ACTIVITY >> Every entry should appear in your answer exactly as it does here.
★ ★ ★ ★ ★ ★ ★
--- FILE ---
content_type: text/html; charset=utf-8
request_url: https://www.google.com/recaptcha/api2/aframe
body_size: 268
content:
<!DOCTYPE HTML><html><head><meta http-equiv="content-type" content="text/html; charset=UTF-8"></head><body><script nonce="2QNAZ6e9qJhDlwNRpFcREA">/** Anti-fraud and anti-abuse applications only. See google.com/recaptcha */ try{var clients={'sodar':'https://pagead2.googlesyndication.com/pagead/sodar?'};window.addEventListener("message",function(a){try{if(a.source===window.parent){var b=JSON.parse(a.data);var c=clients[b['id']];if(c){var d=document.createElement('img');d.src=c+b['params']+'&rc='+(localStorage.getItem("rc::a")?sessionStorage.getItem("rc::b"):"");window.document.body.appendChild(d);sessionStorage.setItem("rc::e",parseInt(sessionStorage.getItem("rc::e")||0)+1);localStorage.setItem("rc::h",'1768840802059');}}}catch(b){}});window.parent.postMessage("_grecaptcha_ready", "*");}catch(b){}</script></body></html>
★ ★ ★ ★ ★ ★ ★
TASK OUTPUT >>
--- FILE ---
content_type: text/html; charset=utf-8
request_url: https://www.google.com/recaptcha/api2/aframe
body_size: 268
content:
<!DOCTYPE HTML><html><head><meta http-equiv="content-type" content="text/html; charset=UTF-8"></head><body><script nonce="2QNAZ6e9qJhDlwNRpFcREA">/** Anti-fraud and anti-abuse applications only. See google.com/recaptcha */ try{var clients={'sodar':'https://pagead2.googlesyndication.com/pagead/sodar?'};window.addEventListener("message",function(a){try{if(a.source===window.parent){var b=JSON.parse(a.data);var c=clients[b['id']];if(c){var d=document.createElement('img');d.src=c+b['params']+'&rc='+(localStorage.getItem("rc::a")?sessionStorage.getItem("rc::b"):"");window.document.body.appendChild(d);sessionStorage.setItem("rc::e",parseInt(sessionStorage.getItem("rc::e")||0)+1);localStorage.setItem("rc::h",'1768840802059');}}}catch(b){}});window.parent.postMessage("_grecaptcha_ready", "*");}catch(b){}</script></body></html>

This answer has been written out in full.